Diz-se uma literatura de extrapolação quando meramente é apresentado conceitos já existentes, só que em uma releitura de maior grau. Inimigo negativamente hiperidealizado a fim de unir a população ao seu governante, por exemplo, é um grande clichê da vida real, podendo facilmente ser exemplificado através do atual presidente do Brasil, Jair M. Bolsonaro, em sua cruzada anticorrupção (maldito Queiroz, não?), e vice-versa com Haddad, adversário do candidato no segundo turno das eleições, e sua campanha baseada no alarmismo antifascismo personificada pelo próprio Jair. Nesse sentido, George Orwell fez uma aposta inteligente ao arquitetar uma história distópica com alicerces em temas particulares à humanidade, embora tal "aposta" não fosse necessariamente original, tendo em vista que "Admirável Mundo Novo", escrito por Aldous Huxley, havia sido publicado alguns anos antes. De qualquer forma, as críticas ao totalitarismo dizem respeito à igualdade. Utilizando-se da "voz" do narrador, Orwell argumenta que, após a revolução industrial, o clássico modelo piramidal (e desigual) da sociedade se tornou desnecessário, inclusive fazendo uso dessa premissa para "justificar" os acontecimentos dentro do universo ficcional que criara (a partir do momento em que "trabalhos pesados" não fossem mais uma inevitabilidade dado o crescente avanço tecnológico, o conceito de estratificação social poderia ser concebido como despropositado, contudo, a classe média que havia recentemente se elevado ao poder almejava perpetuar a sua dominância e influência, e com isso o sistema repressivo se formou). No caso, apesar de ter representado o poder opressivo e totalitário através do socialismo, alegou posteriormente que a razão por trás de tal atitude era simplesmente contextualizar que, quando se depende de uma fonte arbitrária de poder administrativo, fica-se vulnerável à falha ou à cobiça humana. Como a igualdade só poderia ser alcançada artificialmente, no entanto, acreditava em uma espécie de socialismo democrático, com o povo, mediante a sindicatos, regulando as ações do país.
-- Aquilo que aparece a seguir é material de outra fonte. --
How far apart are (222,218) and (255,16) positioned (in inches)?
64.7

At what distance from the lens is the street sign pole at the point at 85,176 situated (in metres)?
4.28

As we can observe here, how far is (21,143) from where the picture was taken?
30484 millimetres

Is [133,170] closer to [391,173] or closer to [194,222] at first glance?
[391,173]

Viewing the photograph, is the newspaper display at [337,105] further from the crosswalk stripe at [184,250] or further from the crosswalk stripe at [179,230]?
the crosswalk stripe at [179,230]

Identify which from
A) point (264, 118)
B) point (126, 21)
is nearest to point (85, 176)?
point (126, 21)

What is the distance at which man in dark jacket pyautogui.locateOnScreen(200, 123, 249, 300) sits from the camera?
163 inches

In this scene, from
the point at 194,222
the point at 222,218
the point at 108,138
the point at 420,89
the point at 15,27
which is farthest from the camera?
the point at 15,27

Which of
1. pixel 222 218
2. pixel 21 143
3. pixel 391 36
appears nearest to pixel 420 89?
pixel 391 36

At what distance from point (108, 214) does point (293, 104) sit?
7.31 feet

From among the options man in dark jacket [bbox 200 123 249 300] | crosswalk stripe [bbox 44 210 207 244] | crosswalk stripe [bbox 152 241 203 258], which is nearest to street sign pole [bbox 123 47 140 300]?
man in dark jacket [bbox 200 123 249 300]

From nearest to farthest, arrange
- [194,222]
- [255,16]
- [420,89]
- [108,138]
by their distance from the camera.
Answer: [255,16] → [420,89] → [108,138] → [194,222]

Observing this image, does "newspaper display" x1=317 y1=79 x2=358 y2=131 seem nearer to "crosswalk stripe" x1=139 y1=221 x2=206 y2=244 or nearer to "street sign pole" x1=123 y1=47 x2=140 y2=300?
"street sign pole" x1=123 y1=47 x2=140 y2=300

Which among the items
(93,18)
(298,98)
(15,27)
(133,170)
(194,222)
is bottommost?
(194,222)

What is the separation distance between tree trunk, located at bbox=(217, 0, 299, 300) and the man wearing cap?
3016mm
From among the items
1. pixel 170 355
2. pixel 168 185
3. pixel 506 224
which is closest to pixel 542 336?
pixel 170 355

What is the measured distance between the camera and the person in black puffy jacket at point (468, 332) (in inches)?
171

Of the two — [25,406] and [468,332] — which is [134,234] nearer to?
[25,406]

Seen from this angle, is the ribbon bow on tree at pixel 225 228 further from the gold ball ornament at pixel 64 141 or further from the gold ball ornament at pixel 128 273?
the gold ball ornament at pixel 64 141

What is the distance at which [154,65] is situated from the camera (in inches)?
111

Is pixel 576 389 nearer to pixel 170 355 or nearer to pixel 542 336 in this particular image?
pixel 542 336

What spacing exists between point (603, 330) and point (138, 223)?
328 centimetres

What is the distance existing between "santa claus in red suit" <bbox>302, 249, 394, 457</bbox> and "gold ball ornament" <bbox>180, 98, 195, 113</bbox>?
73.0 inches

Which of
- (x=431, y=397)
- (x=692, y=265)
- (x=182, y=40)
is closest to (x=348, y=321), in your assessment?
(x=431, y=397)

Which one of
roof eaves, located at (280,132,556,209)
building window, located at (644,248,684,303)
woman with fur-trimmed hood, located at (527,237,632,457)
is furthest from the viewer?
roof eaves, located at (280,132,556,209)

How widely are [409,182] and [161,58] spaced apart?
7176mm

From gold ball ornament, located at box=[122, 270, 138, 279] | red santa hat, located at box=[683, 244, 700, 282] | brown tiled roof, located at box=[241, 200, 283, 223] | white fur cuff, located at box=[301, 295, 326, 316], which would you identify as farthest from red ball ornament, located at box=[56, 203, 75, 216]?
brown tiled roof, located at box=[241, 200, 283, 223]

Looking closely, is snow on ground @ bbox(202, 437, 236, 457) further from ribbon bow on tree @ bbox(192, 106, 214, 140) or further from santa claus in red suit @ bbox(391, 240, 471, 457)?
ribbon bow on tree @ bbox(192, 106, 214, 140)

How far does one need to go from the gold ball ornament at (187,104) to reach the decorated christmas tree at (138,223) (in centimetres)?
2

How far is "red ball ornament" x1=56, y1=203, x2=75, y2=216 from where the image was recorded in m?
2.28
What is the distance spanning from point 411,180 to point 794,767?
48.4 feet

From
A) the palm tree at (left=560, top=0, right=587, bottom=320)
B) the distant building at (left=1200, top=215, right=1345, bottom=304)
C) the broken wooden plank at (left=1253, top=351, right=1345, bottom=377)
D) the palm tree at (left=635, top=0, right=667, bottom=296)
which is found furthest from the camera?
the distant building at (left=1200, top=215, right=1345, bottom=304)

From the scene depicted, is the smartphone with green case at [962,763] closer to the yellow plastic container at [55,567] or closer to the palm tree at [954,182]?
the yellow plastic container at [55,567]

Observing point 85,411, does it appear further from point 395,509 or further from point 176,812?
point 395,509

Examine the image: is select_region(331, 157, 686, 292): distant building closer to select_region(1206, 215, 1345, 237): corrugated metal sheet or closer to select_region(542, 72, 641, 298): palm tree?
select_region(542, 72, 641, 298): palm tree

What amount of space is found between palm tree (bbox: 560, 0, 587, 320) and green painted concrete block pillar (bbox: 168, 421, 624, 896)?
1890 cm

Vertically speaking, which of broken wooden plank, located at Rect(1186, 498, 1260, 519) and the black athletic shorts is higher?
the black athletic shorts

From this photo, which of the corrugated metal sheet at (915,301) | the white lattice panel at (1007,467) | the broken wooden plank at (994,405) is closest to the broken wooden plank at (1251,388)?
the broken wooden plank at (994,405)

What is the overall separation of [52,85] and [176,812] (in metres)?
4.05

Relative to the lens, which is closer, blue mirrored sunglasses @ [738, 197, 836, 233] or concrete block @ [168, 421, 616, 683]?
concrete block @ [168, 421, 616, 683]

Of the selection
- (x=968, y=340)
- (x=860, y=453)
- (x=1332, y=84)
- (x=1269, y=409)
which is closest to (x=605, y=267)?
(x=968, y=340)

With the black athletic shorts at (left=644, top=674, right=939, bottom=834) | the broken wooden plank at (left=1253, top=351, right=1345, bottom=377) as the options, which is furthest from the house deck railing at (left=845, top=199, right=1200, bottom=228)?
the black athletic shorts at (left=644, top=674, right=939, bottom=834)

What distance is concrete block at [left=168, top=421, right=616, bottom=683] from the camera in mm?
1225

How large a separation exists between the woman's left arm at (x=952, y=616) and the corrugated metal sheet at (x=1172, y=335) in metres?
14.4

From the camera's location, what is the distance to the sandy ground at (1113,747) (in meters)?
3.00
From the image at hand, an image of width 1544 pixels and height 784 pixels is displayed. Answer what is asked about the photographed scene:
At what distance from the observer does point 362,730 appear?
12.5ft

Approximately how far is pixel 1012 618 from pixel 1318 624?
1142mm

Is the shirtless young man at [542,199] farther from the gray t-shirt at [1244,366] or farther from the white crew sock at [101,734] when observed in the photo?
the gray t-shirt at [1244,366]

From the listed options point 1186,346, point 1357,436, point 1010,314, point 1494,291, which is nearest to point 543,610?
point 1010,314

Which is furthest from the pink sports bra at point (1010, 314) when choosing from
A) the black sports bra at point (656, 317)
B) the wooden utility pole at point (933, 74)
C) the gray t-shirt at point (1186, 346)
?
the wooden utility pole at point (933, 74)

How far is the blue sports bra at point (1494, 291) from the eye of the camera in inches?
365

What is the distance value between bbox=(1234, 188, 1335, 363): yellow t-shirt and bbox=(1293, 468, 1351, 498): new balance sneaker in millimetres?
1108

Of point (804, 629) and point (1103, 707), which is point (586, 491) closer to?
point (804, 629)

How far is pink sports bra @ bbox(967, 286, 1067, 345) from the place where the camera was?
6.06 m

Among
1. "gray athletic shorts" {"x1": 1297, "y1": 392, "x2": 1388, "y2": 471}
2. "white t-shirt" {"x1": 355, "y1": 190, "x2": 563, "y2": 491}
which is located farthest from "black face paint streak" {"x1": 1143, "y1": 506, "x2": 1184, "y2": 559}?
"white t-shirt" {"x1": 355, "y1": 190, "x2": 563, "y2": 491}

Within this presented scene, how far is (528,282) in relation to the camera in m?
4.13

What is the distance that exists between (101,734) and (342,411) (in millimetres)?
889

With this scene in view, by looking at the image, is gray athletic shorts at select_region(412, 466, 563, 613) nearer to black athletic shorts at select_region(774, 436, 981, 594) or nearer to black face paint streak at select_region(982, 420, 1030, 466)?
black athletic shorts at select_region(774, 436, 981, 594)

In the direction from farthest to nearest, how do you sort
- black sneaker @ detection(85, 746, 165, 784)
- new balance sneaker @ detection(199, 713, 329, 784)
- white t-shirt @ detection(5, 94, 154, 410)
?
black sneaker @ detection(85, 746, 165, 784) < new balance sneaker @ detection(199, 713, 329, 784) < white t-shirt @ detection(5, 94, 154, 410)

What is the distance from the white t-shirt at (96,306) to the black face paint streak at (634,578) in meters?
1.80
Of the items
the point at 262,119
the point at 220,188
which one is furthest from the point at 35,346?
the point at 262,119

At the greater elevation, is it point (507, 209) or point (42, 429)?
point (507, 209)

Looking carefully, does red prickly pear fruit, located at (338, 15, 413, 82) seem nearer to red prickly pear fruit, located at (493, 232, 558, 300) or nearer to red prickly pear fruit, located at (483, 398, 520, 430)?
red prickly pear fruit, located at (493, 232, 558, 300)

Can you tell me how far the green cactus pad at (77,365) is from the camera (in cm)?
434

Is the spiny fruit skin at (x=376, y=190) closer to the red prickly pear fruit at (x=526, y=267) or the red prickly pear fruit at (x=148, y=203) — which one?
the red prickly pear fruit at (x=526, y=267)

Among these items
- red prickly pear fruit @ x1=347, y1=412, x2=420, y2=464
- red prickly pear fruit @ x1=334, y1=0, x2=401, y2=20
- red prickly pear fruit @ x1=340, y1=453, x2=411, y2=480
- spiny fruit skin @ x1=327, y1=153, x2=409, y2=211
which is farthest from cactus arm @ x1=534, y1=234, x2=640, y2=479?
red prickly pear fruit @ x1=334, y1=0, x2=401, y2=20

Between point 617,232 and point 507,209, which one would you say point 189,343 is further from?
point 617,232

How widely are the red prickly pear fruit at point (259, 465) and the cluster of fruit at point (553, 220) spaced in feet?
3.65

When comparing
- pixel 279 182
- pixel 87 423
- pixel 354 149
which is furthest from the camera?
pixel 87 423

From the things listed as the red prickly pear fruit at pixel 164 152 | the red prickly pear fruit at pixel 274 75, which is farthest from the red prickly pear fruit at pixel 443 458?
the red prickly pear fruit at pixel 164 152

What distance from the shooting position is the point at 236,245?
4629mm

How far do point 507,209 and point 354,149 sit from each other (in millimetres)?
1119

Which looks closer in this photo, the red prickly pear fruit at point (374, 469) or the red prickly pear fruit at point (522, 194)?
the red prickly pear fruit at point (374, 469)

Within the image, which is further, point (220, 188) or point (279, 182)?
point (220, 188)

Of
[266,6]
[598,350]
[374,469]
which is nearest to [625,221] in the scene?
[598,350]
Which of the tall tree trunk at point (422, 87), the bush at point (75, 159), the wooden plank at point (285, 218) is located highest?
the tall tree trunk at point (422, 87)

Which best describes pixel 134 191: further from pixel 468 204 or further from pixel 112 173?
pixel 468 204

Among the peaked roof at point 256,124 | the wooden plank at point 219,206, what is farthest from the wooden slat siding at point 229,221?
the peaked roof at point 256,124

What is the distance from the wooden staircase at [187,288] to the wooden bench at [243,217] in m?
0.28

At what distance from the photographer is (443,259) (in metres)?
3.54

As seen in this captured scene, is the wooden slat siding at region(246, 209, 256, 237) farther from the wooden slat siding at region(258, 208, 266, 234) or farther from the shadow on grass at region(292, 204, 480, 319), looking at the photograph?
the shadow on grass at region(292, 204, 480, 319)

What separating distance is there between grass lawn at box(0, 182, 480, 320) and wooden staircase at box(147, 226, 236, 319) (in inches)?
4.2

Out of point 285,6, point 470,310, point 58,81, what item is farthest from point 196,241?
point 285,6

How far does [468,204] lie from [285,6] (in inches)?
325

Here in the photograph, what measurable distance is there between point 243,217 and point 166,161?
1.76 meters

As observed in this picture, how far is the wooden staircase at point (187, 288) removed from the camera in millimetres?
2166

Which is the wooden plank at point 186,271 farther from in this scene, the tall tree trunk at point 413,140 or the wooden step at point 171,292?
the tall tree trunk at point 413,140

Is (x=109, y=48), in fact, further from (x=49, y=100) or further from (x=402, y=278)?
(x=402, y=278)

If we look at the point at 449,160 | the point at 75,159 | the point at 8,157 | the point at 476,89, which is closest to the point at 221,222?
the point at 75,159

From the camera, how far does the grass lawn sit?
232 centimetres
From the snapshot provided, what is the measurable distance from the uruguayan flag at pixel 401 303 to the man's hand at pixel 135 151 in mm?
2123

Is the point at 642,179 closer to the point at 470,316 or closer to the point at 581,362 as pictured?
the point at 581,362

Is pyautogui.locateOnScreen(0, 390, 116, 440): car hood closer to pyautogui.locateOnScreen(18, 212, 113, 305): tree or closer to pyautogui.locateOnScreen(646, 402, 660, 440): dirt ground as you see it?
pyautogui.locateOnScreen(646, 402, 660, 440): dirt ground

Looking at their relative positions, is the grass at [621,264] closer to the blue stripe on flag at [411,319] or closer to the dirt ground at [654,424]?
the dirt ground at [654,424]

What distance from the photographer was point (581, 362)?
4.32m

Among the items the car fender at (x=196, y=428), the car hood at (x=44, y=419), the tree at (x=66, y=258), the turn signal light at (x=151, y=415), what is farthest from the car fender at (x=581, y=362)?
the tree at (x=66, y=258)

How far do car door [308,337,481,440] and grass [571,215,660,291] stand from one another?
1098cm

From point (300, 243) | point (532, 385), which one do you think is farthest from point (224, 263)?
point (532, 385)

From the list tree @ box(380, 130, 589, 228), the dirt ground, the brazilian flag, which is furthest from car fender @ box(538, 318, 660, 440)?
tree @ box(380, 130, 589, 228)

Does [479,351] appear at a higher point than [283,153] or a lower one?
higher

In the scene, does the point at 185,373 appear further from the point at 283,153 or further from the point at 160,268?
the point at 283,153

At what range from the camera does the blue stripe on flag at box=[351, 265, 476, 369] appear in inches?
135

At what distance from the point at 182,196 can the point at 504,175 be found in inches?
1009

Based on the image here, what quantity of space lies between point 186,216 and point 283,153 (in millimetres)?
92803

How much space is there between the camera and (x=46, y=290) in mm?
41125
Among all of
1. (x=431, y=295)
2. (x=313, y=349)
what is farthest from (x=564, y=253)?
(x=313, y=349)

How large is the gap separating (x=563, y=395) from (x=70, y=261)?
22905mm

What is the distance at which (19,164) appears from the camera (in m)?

A principal formulação da obra consiste no controle por meio do medo e da repressão, e nas pessoas não conseguindo distinguir se isso é bom ou ruim (uma vez que não havia padrão de comparação devido ao “duplipensar”), acarretando, ao menos para elas, em um impasse entre utopia e distopia. Conquanto interessante, tal conceito também nos põe, propositalmente, a pensar: o que caracteriza um ambiente bom e, principalmente, justo para se viver? O narrador pondera que a resposta é a igualdade, porém particularmente discordo. Considerando que os seres humanos são diferentes entre si, como uma teoria política pressupõe igualdade? Igualdade perante o quê? Trata-se de uma contradição dentro da própria premissa, o que só posso conceber como ilógico, a não ser que, a fim de buscar essa igualdade idealizada, use-se força. Todavia, se necessita de uma manutenção externa para "funcionar", o que garante que a estrutura "eles mandando em nós" não voltará disfarçada sob outra forma? Ao invés de "porcos capitalistas" ou "malditos ditadores", "inescrupulosos sindicalistas". Assim como o livro menciona a ascensão da classe média ao poder mediante argumentos traiçoeiros e falsamente igualitários, o mesmo poderia se encaixar aqui, o que denota um erro argumentativo bastante primordial. Ignorando as inconveniências econômicas que seriam ocasionadas pelo método de produção socialista, o qual é ineficiente, para analisarmos pela perspectiva somente ideológica, a "resposta" anteriormente mencionada muda de igualdade para liberdade, mais especificamente como resultado direto da propriedade.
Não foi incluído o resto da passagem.